- WHAT YOU WILL DO: Starting at the top of the records, output every line through the one that contains "5. Mussel ½lb $5.95", keeping each exactly as it appears.

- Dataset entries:
········

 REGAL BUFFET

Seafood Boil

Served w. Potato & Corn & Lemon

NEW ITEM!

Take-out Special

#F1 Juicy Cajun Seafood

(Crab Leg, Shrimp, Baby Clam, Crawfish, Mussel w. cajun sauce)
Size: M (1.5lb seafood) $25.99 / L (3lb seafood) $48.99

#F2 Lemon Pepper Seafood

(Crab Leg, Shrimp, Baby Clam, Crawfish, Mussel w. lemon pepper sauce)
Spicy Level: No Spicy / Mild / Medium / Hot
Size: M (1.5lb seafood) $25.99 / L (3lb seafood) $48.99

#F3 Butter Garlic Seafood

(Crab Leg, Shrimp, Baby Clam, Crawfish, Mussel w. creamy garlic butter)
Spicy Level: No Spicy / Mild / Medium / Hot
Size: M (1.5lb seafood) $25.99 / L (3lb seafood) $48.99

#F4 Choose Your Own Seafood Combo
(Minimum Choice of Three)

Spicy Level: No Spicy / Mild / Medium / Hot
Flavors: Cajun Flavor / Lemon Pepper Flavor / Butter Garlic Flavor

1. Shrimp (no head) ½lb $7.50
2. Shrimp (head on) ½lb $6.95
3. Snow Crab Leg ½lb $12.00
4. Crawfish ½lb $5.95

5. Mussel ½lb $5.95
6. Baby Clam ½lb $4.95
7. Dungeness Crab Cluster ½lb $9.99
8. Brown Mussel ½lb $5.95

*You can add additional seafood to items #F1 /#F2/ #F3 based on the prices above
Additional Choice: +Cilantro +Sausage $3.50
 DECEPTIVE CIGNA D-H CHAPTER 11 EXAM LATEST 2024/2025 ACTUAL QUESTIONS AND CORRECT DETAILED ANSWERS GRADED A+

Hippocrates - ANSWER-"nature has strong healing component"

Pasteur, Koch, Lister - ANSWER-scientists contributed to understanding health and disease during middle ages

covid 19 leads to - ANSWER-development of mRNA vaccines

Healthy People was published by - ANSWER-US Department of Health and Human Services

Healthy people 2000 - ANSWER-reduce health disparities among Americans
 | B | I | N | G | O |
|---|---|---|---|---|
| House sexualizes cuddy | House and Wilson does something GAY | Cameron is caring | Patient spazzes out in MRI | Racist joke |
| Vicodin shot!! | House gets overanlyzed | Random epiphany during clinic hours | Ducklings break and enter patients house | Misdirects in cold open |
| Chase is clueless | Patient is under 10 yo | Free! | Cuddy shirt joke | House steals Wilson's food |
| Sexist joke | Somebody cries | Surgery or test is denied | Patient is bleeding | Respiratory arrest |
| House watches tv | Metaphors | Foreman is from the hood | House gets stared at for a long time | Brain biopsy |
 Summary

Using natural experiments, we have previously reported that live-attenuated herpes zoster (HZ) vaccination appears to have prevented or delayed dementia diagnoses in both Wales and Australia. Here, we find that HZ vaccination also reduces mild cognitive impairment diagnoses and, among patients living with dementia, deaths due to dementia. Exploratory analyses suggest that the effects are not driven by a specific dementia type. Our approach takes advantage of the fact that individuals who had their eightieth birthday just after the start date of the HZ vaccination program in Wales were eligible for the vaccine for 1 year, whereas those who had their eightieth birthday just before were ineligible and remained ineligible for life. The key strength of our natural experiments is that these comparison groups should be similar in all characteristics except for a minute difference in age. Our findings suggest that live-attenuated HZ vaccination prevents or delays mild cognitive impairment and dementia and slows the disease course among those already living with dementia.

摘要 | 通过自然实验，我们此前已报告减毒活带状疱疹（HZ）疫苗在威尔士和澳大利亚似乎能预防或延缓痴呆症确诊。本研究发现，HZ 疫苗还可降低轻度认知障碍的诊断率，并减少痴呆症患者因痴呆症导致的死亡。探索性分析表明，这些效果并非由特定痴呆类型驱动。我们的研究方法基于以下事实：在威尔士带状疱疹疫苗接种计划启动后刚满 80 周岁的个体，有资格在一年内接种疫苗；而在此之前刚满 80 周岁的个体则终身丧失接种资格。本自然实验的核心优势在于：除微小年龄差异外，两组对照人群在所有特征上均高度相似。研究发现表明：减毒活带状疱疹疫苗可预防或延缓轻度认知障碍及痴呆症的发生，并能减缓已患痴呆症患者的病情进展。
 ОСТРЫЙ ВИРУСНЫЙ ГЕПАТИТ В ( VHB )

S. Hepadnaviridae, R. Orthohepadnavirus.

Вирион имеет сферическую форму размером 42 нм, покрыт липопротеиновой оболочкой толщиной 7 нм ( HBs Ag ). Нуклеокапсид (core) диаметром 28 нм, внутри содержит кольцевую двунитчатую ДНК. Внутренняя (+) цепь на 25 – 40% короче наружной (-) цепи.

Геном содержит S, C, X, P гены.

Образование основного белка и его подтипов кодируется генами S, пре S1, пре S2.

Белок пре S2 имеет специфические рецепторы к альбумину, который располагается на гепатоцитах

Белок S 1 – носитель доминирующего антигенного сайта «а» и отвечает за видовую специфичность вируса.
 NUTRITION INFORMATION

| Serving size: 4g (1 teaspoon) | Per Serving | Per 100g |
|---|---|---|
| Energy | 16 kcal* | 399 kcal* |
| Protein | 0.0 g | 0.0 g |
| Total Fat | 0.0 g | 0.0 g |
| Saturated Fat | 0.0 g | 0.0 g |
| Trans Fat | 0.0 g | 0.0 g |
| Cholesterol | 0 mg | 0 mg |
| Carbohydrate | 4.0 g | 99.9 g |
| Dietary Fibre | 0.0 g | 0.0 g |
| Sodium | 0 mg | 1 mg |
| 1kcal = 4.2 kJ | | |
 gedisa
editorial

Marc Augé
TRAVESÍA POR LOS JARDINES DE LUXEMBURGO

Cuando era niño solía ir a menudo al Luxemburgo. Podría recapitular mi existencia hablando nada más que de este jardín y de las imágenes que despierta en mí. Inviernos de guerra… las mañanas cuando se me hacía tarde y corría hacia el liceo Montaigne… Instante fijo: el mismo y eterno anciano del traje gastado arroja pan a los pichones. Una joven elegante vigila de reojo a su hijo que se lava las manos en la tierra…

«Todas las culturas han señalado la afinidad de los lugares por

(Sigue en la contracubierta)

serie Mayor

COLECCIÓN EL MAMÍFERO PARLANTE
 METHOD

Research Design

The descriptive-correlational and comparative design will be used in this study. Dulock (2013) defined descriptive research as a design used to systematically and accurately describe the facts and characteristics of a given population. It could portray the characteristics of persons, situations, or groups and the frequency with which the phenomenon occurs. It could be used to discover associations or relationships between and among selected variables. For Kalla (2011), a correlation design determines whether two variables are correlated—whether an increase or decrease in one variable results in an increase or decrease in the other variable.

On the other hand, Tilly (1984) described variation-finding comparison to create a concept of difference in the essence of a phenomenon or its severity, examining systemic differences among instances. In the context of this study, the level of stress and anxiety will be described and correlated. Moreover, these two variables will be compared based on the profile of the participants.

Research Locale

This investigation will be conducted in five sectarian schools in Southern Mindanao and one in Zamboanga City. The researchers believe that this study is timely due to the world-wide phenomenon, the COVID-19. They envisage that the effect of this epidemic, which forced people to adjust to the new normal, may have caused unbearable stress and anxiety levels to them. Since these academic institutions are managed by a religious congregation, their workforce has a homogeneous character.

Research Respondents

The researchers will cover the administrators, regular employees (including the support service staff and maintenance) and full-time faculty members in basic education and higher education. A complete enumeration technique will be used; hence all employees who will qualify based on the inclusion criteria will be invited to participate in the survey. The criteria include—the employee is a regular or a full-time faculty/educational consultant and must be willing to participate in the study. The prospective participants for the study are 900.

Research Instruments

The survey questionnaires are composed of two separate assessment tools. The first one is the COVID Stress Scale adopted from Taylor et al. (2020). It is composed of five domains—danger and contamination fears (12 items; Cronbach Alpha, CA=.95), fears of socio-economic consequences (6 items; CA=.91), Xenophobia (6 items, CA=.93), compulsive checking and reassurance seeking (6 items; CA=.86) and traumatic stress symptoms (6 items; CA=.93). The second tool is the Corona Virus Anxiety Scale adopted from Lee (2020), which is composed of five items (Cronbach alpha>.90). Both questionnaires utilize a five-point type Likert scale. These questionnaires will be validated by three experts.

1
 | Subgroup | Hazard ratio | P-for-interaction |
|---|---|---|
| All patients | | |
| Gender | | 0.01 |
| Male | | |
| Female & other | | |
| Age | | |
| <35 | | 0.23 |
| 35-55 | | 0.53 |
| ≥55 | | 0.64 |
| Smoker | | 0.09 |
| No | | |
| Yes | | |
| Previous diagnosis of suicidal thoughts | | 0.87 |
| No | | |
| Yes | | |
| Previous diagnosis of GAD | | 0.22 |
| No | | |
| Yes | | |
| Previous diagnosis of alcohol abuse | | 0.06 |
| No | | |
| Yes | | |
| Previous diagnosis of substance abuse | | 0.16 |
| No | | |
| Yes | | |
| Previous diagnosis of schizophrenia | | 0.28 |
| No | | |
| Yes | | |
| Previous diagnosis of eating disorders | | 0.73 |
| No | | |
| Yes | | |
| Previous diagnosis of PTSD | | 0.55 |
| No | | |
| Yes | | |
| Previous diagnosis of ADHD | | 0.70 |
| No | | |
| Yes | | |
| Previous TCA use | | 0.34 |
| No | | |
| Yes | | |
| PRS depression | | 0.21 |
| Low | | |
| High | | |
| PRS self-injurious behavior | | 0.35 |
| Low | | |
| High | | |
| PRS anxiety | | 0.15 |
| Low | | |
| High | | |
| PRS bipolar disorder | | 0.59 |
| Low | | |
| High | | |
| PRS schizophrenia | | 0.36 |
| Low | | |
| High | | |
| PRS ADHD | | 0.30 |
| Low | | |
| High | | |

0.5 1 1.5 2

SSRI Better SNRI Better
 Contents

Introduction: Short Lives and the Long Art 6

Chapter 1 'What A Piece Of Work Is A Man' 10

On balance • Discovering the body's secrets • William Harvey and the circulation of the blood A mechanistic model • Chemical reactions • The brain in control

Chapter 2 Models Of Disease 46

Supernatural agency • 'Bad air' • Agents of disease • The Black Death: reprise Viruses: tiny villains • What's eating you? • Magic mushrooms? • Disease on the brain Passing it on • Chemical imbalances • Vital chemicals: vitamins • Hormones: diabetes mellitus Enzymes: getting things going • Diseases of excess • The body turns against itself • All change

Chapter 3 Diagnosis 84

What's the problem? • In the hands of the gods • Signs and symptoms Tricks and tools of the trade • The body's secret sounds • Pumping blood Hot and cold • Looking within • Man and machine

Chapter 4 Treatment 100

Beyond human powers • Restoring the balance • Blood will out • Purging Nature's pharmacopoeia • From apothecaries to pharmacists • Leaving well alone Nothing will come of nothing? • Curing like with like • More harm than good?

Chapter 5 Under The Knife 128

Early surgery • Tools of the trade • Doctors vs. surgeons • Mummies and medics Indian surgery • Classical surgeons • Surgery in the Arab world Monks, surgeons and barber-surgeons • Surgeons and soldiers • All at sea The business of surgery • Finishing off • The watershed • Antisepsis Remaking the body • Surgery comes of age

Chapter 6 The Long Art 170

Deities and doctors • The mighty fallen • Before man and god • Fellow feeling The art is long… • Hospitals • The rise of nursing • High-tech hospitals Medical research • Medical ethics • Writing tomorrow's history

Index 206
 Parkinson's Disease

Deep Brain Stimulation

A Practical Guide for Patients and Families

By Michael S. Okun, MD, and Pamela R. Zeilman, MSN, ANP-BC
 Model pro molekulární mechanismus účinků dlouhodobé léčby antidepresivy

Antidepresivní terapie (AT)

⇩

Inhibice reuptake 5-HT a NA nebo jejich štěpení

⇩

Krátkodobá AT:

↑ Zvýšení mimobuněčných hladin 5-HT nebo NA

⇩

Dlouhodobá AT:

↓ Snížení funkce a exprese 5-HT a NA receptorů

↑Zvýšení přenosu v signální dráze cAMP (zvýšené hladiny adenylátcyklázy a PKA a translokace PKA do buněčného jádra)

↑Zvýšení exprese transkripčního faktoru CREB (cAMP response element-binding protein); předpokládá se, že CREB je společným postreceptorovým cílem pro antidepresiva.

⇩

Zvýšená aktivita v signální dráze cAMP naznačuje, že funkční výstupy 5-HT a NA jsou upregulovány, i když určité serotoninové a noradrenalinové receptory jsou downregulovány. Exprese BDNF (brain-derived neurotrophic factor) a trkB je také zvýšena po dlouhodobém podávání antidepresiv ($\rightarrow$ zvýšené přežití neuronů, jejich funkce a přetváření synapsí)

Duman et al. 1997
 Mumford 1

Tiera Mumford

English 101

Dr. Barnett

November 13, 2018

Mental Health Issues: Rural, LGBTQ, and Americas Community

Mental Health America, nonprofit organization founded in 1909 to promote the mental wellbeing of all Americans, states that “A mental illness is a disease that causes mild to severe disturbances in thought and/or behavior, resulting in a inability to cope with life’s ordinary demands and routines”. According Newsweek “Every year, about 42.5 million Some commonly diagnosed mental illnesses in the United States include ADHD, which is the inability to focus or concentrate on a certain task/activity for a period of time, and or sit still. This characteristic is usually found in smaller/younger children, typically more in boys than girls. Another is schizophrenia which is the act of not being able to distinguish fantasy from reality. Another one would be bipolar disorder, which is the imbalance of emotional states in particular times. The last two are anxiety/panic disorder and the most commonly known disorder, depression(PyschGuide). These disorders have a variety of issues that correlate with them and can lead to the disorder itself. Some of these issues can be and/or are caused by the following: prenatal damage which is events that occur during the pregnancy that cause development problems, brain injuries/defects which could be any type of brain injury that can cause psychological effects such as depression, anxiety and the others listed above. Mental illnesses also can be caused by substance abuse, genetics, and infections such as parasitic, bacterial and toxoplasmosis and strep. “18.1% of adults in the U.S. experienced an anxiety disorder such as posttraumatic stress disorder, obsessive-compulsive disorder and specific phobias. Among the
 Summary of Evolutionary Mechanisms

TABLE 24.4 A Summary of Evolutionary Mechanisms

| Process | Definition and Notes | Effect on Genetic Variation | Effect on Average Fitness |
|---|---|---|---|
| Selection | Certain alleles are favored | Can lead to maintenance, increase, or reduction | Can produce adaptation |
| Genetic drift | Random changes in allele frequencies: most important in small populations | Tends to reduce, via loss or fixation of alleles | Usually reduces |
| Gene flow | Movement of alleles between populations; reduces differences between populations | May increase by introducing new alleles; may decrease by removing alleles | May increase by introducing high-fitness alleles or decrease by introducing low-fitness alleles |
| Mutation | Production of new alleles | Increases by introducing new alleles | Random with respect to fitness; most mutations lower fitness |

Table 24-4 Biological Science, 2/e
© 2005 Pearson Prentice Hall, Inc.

········

- TASK ANSWER:
 REGAL BUFFET

Seafood Boil

Served w. Potato & Corn & Lemon

NEW ITEM!

Take-out Special

#F1 Juicy Cajun Seafood

(Crab Leg, Shrimp, Baby Clam, Crawfish, Mussel w. cajun sauce)
Size: M (1.5lb seafood) $25.99 / L (3lb seafood) $48.99

#F2 Lemon Pepper Seafood

(Crab Leg, Shrimp, Baby Clam, Crawfish, Mussel w. lemon pepper sauce)
Spicy Level: No Spicy / Mild / Medium / Hot
Size: M (1.5lb seafood) $25.99 / L (3lb seafood) $48.99

#F3 Butter Garlic Seafood

(Crab Leg, Shrimp, Baby Clam, Crawfish, Mussel w. creamy garlic butter)
Spicy Level: No Spicy / Mild / Medium / Hot
Size: M (1.5lb seafood) $25.99 / L (3lb seafood) $48.99

#F4 Choose Your Own Seafood Combo
(Minimum Choice of Three)

Spicy Level: No Spicy / Mild / Medium / Hot
Flavors: Cajun Flavor / Lemon Pepper Flavor / Butter Garlic Flavor

1. Shrimp (no head) ½lb $7.50
2. Shrimp (head on) ½lb $6.95
3. Snow Crab Leg ½lb $12.00
4. Crawfish ½lb $5.95

5. Mussel ½lb $5.95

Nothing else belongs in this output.